== GIVEN PASSAGE
That Word doc you keep typing in?
Print it out.
Yep. The whole thing. Print it.
Oh, you don’t have a printer?
Think about buying one.
Seriously!
Besides my laptop, the tool I use most often for my writing is my printer.
I’ve had this Brother printer for 12 years now. Yes, the ink can be expensive, but I only have to change the cartridge once a year, and I print a lottttt of shit.
Black Friday is coming up. It’s 2023. What are you waiting for? Buy a printer.
There are plenty of articles out there that will claim that printing your writing will allow you to become a more objective editor of your own work. And while that’s very true, that’s only part of the appeal for me.
Here’s the reality: printing my work just makes writing more fun. Marking up a piece of paper feels sort of ~enchanting~ in a way that typing on my laptop will never feel!
Reminds me of something the poet Mary Ruefle once said about her love for writing by hand:
“The whole wrist-moving action is why I write in the first place. I don’t like tennis, or knitting. I like writing with my hands.”
So let’s get handsy, shall we? (With our writing, that is.)
Here are my recommendations for a successful print-out.
BIG MARGIN ENERGY
Make the margins bigger so you can write all over them. I find that 1.5” margins all the way around the page give me enough room to play with my colorful pens.
I also like to increase my font size to 14, which is something the writer Chelsea Hodson recommended in her Morning Writing Club newsletter:
“Printing the pages out single spaced in font size 10 makes the page look impenetrable, complete. But what you want is something you can cut into—perceiving this visually is the first step. We have to see the space between the words, space between the lines—this reminds us of how malleable our work remains in this phase, because we’ve only just begun.”
BINDER + THREE-HOLE PUNCH
I loooooove slipping my printouts into a Barbie-pink binder so I can bring them everywhere with me. If I’m revising one short story or essay—something that’s too short to warrant a gargantuan three-ring binder—I’ll slip the pages into a three-prong folder. I cover all of my folders in stickers.
====
# [TASK DESCRIPTION]
In the passage about printing your writing, turn the paragraph that starts "I loooooove slipping my printouts" into a short bulleted list that keeps its main facts.
== COLLECTED MATERIAL
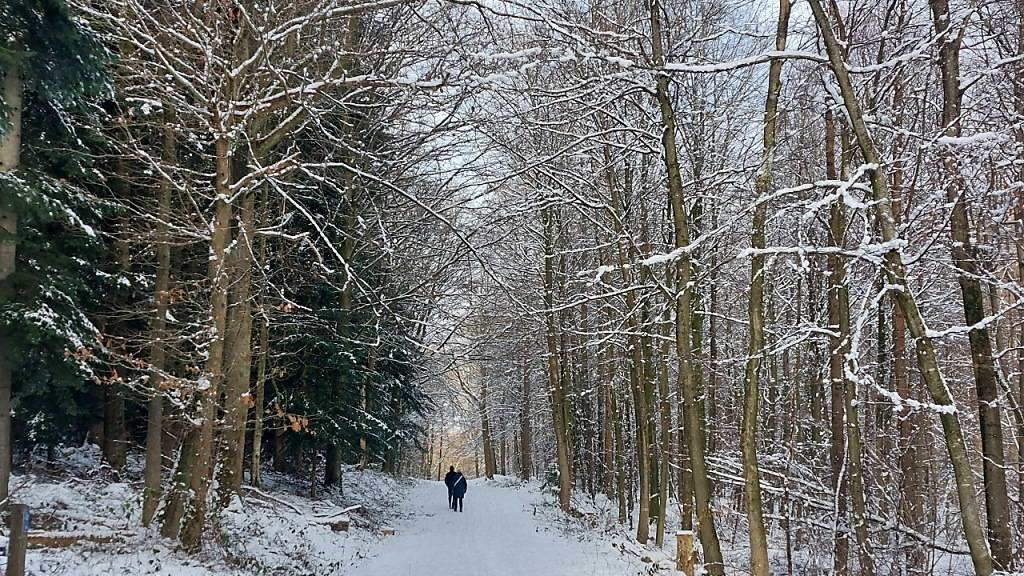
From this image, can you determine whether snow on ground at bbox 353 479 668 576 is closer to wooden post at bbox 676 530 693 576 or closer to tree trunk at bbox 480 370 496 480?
====
# [OUTPUT OF THE EXERCISE]
- Printouts go into a Barbie-pink binder so they can be carried everywhere.
- A single short story or essay, too short for a large three-ring binder, goes into a three-prong folder instead.
- Every folder is covered in stickers.